DESCRIPTION OF THE TASK: Count the lines of the entries below that contain the string "away". Give only the number.

* START SOURCE RECORDS *

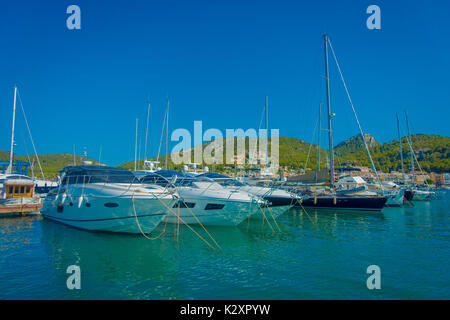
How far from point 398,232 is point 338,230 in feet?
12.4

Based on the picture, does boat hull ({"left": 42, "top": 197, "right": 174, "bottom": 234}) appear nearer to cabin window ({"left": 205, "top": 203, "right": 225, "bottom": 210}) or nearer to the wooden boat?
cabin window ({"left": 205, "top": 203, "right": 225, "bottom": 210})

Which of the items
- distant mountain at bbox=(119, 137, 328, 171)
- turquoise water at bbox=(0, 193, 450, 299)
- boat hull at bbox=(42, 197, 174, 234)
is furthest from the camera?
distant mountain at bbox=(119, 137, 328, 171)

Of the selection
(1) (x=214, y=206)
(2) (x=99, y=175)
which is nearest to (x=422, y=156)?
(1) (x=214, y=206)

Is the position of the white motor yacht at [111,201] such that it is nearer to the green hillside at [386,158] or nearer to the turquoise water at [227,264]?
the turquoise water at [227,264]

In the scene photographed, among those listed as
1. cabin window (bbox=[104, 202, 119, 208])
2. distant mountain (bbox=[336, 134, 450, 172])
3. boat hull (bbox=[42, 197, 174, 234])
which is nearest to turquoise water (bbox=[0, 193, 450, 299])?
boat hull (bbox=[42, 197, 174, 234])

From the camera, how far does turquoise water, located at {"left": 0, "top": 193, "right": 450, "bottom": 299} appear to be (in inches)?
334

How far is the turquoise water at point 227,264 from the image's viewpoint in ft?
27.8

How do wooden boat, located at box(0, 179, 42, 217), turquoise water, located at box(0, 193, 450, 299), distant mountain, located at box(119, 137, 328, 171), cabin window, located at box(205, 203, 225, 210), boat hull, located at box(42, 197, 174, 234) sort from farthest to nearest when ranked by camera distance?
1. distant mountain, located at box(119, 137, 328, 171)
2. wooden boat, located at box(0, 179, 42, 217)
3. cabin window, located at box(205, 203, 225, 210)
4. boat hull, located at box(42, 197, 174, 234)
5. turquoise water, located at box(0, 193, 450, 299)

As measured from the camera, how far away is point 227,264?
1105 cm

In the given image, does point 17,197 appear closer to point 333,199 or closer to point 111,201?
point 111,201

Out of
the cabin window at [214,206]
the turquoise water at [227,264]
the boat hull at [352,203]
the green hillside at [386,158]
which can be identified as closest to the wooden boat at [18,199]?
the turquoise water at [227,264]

* END SOURCE RECORDS *
* START SOURCE RECORDS *

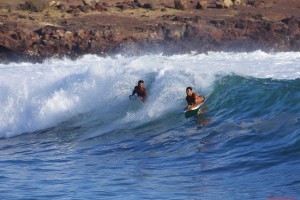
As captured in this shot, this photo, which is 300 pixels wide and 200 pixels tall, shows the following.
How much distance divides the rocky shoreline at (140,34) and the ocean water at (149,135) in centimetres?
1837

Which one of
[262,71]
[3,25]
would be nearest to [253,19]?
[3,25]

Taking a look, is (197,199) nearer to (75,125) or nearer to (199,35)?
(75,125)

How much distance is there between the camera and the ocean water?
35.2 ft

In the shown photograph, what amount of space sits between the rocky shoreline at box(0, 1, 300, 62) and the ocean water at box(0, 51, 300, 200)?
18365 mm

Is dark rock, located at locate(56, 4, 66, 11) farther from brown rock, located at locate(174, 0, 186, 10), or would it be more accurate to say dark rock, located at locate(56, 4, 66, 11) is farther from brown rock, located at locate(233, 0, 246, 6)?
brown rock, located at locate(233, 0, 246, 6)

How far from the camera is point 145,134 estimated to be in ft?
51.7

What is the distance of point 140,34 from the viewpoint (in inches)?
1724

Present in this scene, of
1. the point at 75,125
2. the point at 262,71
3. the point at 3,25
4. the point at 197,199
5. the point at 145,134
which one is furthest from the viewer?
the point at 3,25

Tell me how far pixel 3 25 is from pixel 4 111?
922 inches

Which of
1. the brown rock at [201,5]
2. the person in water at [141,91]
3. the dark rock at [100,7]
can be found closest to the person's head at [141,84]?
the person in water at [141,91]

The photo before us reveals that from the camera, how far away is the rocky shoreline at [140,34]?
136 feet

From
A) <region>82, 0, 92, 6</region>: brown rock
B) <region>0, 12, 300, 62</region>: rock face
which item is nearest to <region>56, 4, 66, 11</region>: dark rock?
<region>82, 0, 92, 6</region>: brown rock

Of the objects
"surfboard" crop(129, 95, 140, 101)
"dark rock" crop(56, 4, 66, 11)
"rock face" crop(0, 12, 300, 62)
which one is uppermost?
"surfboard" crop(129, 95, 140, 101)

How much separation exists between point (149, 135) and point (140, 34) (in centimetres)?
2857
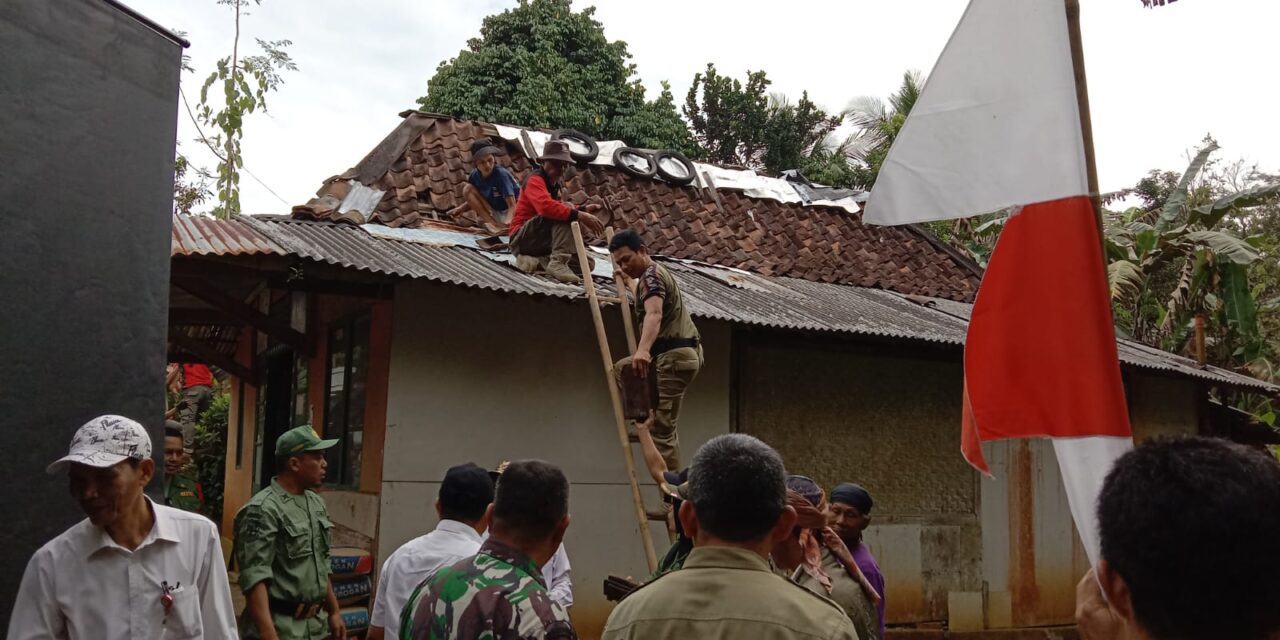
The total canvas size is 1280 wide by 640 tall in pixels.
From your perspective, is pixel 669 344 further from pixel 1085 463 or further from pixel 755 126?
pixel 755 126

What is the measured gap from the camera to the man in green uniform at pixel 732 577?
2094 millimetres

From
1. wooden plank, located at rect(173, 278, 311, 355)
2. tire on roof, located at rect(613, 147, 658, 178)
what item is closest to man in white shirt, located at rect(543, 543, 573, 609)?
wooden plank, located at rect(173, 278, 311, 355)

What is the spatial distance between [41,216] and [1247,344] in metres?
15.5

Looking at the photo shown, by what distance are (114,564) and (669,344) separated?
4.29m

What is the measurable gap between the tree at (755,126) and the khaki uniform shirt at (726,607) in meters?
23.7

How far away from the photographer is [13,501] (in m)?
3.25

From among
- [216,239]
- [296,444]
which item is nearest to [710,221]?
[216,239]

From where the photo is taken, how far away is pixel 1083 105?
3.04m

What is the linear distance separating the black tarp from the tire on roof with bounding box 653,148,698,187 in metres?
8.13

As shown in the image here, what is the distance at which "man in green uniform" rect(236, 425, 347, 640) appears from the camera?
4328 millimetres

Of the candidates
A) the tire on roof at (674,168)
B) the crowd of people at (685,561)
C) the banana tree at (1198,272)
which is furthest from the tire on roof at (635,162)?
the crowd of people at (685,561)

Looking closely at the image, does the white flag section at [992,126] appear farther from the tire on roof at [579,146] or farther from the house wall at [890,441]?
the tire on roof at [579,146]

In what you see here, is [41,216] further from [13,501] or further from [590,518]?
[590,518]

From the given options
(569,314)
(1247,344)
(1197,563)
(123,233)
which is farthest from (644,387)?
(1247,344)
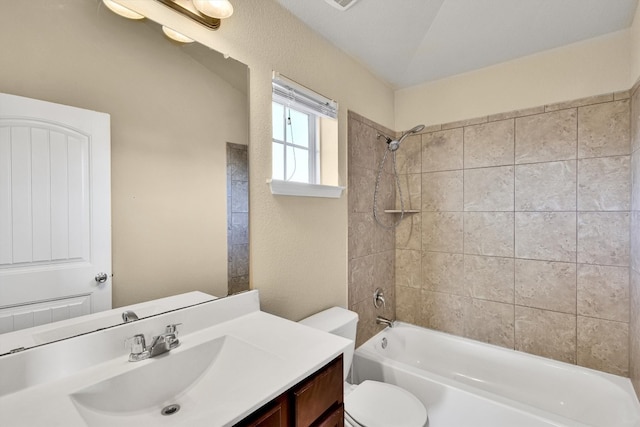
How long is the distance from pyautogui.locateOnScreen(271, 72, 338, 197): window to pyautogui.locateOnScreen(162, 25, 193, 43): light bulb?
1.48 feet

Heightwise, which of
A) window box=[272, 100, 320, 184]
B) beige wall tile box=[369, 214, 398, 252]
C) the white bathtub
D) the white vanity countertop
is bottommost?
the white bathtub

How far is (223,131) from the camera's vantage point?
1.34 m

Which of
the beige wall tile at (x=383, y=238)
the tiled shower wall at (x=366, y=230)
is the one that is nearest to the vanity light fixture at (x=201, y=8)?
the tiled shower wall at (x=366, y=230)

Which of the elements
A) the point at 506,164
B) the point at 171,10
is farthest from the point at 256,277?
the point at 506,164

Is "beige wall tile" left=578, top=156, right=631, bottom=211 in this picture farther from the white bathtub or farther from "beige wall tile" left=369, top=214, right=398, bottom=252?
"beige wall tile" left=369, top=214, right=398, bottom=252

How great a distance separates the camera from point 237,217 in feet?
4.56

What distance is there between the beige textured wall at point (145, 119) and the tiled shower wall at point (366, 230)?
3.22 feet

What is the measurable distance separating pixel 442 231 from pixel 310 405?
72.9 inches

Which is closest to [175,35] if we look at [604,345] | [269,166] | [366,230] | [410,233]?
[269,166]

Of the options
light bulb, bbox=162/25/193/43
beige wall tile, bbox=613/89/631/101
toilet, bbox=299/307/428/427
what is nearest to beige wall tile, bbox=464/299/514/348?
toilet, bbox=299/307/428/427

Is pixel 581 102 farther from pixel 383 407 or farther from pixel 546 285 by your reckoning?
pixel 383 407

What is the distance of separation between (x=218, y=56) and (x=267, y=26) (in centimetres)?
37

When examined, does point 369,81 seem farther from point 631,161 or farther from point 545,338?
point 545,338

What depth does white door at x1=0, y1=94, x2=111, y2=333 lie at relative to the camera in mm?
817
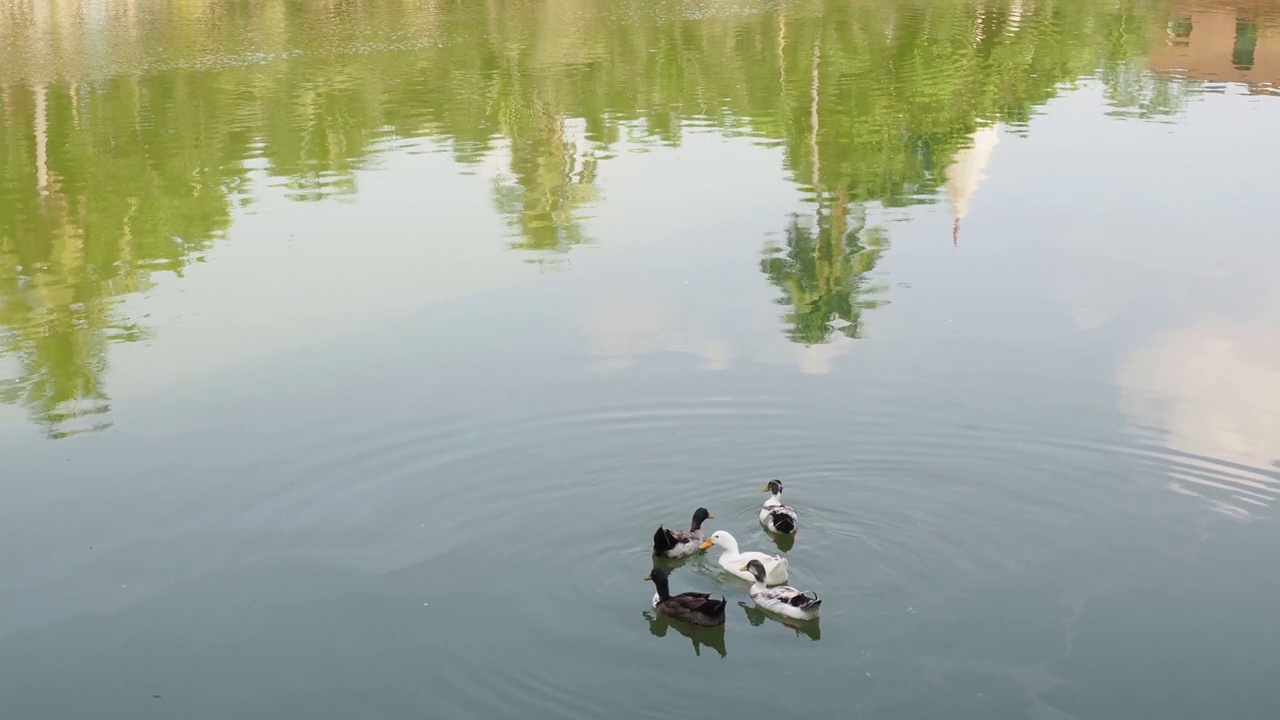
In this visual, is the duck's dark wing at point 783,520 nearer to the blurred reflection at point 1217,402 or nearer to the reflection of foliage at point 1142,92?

* END SOURCE RECORDS *
* START SOURCE RECORDS *

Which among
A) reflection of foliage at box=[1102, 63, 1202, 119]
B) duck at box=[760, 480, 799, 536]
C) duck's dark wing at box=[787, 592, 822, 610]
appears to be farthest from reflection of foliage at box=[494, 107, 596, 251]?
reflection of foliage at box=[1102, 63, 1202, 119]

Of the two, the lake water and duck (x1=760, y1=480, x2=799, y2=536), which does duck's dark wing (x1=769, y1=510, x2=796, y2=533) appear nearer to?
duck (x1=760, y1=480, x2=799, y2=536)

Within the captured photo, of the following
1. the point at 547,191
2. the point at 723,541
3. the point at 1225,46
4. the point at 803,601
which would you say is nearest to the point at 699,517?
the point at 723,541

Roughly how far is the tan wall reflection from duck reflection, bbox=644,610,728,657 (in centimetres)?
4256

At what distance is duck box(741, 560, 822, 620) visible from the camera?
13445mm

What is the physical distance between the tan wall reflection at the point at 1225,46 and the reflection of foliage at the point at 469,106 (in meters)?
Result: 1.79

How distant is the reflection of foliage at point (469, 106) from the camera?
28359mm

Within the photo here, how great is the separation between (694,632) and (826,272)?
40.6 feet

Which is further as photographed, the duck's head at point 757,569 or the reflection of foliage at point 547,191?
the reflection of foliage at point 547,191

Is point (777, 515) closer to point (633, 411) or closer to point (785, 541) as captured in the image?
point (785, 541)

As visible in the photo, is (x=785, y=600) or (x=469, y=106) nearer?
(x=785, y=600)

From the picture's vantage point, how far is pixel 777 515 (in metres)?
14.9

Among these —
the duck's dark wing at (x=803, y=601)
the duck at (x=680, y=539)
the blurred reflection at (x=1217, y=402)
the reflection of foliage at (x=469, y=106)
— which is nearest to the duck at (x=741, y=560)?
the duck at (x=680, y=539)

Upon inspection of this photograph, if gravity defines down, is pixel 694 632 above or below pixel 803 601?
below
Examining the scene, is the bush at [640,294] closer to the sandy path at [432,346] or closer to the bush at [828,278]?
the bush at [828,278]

* END SOURCE RECORDS *

SOLUTION FOR THIS TASK: 4